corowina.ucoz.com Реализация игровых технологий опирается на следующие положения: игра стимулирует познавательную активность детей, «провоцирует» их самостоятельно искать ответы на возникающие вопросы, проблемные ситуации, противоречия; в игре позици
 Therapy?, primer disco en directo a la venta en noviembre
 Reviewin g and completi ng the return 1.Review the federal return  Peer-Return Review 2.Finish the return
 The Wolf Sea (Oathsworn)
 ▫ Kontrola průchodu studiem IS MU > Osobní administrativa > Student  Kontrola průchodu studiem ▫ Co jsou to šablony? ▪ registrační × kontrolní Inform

——

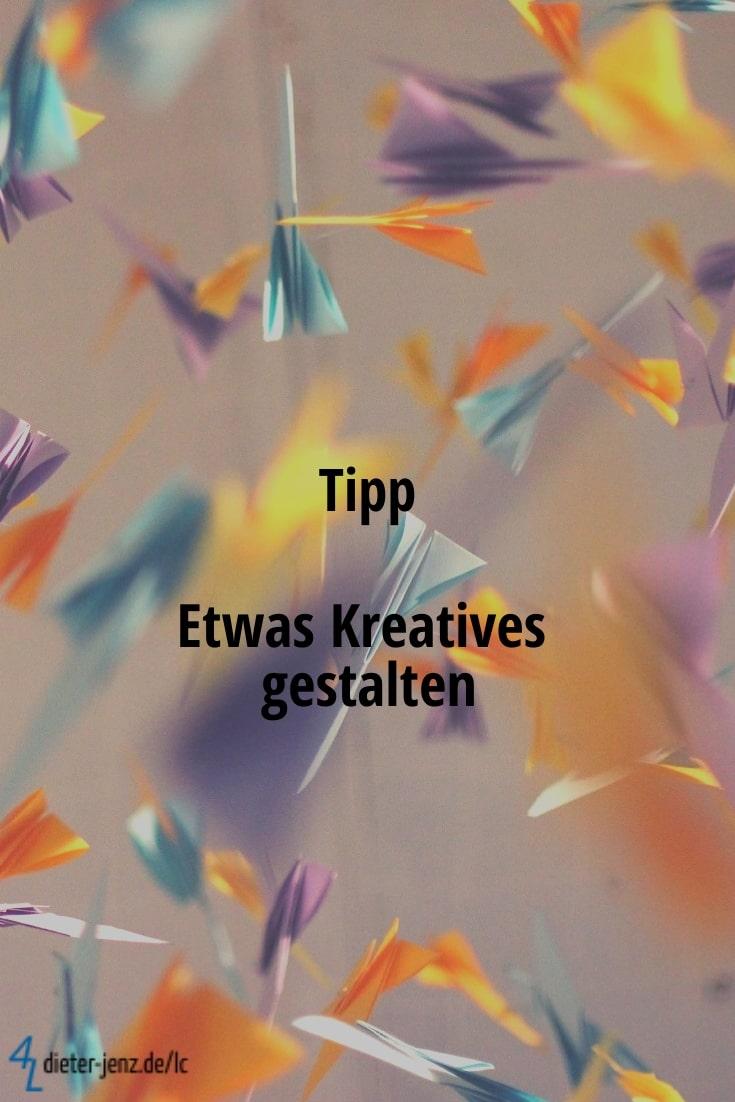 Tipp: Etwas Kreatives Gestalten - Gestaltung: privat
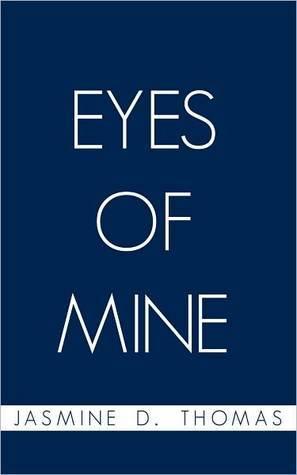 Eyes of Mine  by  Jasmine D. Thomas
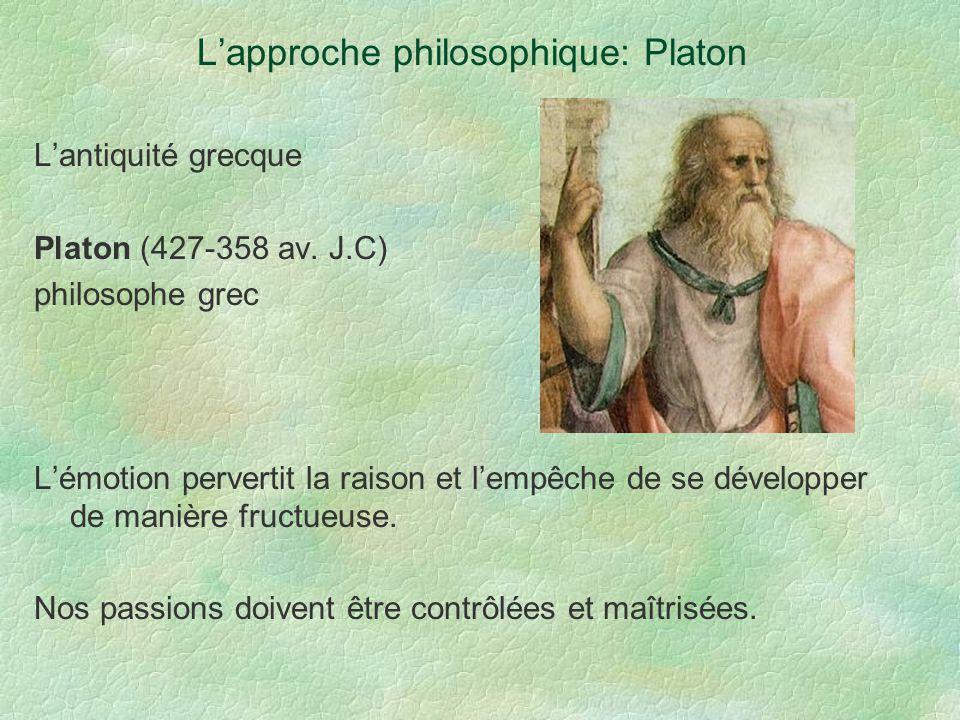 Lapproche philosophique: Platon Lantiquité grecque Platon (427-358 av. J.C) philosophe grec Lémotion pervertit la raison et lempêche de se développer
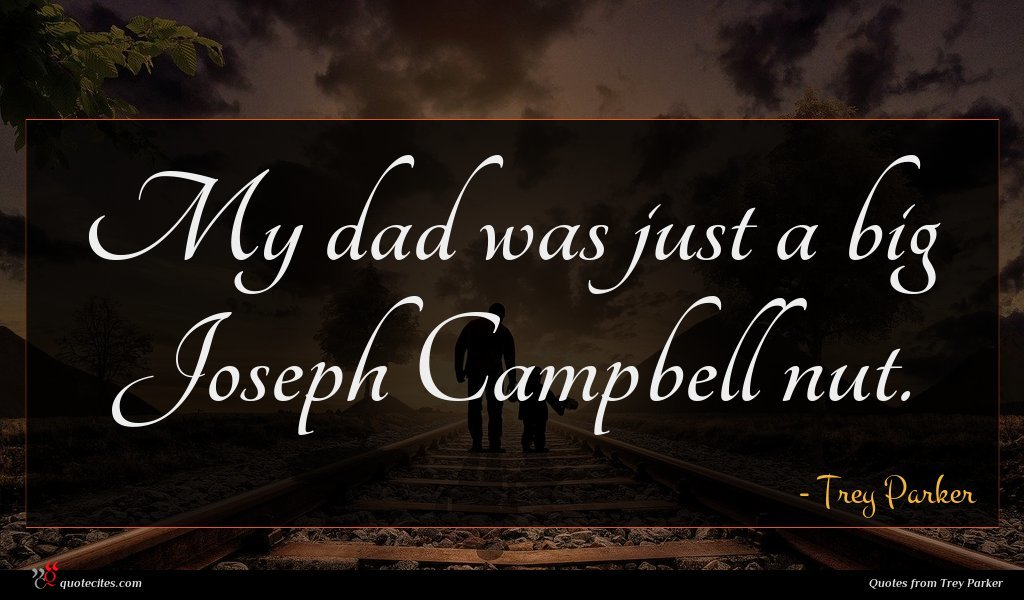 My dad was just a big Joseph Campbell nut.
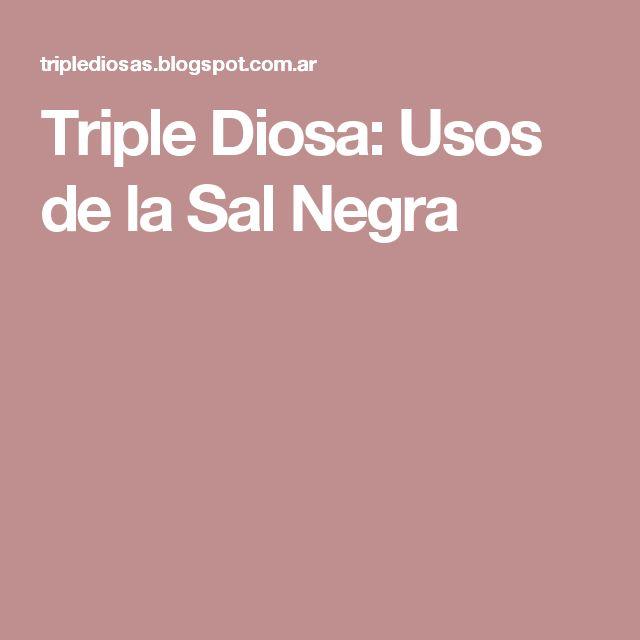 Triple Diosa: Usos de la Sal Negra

——

__Assignment__
Look above for the line with "Eyes of Mine" and copy exactly from it through the line with "Triple Diosa: Usos de la Sal Negra", both included. Omit the pictures.

__Answer section__
 Eyes of Mine  by  Jasmine D. Thomas
 Lapproche philosophique: Platon Lantiquité grecque Platon (427-358 av. J.C) philosophe grec Lémotion pervertit la raison et lempêche de se développer
 My dad was just a big Joseph Campbell nut.
 Triple Diosa: Usos de la Sal Negra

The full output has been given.